- [ROWS]
— start —
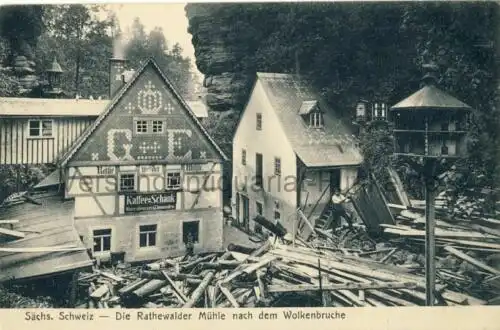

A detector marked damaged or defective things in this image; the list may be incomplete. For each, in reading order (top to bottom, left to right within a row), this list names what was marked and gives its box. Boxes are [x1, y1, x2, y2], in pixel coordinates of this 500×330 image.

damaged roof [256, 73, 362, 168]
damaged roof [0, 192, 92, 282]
— end —
— start —
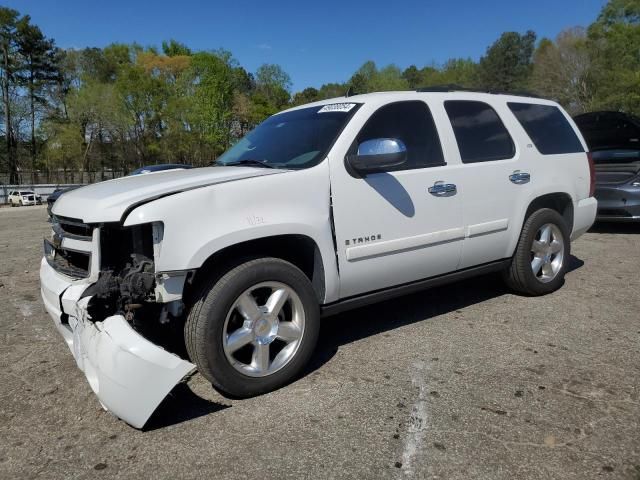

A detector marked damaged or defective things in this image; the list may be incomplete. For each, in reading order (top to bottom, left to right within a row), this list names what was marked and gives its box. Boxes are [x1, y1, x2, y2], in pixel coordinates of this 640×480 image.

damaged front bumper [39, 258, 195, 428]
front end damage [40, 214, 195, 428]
— end —
- [WORK REQUIRED] Can you copy out, word for word, the lines of the records from the one containing "this 500×330 image." through the one containing "damaged roof [0, 192, 92, 282]", with both of those lines included?

- [RESPONSE TO THE TASK]
A detector marked damaged or defective things in this image; the list may be incomplete. For each, in reading order (top to bottom, left to right within a row), this list names what was marked and gives its box. Boxes are [x1, y1, x2, y2], in pixel coordinates of this 500×330 image.

damaged roof [256, 73, 362, 168]
damaged roof [0, 192, 92, 282]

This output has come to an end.